**Passage provided**
╭──
Given an integer array nums and an integer k, return the k most
frequent elements. You may return the answer in any order.
Input: nums = [1,1,1,2,2,3], k = 2
Output: [1,2]
Explanation: '1' appeared three times and '2' appeared two times, they are the top 2 frequent elements.
Input: nums = [1], k = 1
Output: [1]
Follow up:
Your algorithm's time complexity must be better than O(n log n), where n is the array's size. (Solution 3 and 4 below runs with O(n) time complexity)
Contents
- Solution 1 - using sorting, find number of times each element appeared and then sort them by that count
- Solution 2 - using Min Heap, find number of times each element appeared and then add to min heap with at most 'k' elements
- Solution 3 - using QuickSelect algorithm
- Solution 4 - using a technique used in BucketSort (easy and most efficient solution)
In this approach, we are going to loop through numbers in nums array and store the number as key to its count of how many
times that number have appeared as value into a HashMap.
Then, copy the entries of HashMap into a List and sort them by the count of how many times that it appeared. i.e. using entry's value.
(The reason we are copying into a List is because, we want to use Java's inbuilt sorting utility functions).
After the entries are sorted, take the last k elements from sorted list.
Consider an example with nums[1, 1, 1, 2, 3, 2, 1] and k = 2, so we need to find top 2 frequent elements.
-
In the first step, we will initialize a HashMap and store the count of each number to number of times it appeared.
╰──
**Task 1**
Read the text on the top k frequent elements above. Do these three statements agree with it? (a) Solution 4 is called the most efficient solution. (b) In the first example, '2' appeared two times. (c) Solution 2 uses a max heap. For each, answer yes or no and quote the words of the text that decide it.
**Task 2**
In the text on the top k frequent elements, which solutions run with O(n) time complexity?
**Task 3**
Set down the part of the text on the top k frequent elements that opens with the words containing "(The reason we" and closes with "find top 2 frequent elements.".

**Data section**
╭──
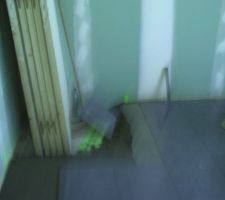 Chape,d&eacute;but carrelage et r&eacute;servation douche sdb &eacute;tage.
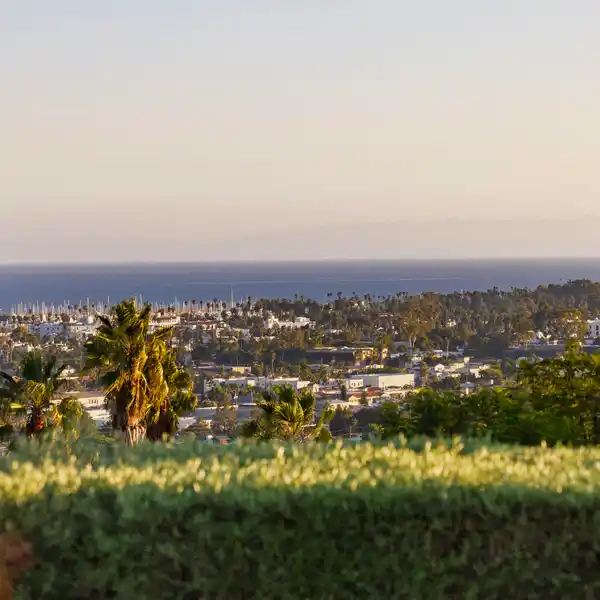 RIVIERA HOME ABOVE THE CITY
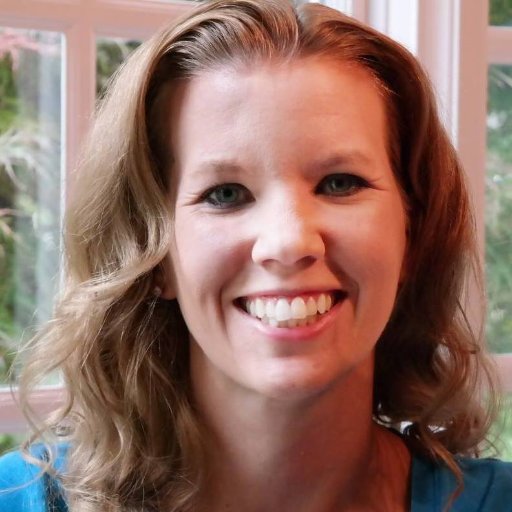 Michigan mom who loves to share the best in family 🏡, travel 🏖️, and tech 📲 on my blog 2 Wired 2 Tired.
╰──
**Written reply 1**
(a) Yes: "Solution 4 - using a technique used in BucketSort (easy and most efficient solution)"
(b) Yes: "'2' appeared two times"
(c) No: "Solution 2 - using Min Heap"

**Written reply 2**
Solutions 3 and 4.

**Written reply 3**
(The reason we are copying into a List is because, we want to use Java's inbuilt sorting utility functions).
After the entries are sorted, take the last k elements from sorted list.
Consider an example with nums[1, 1, 1, 2, 3, 2, 1] and k = 2, so we need to find top 2 frequent elements.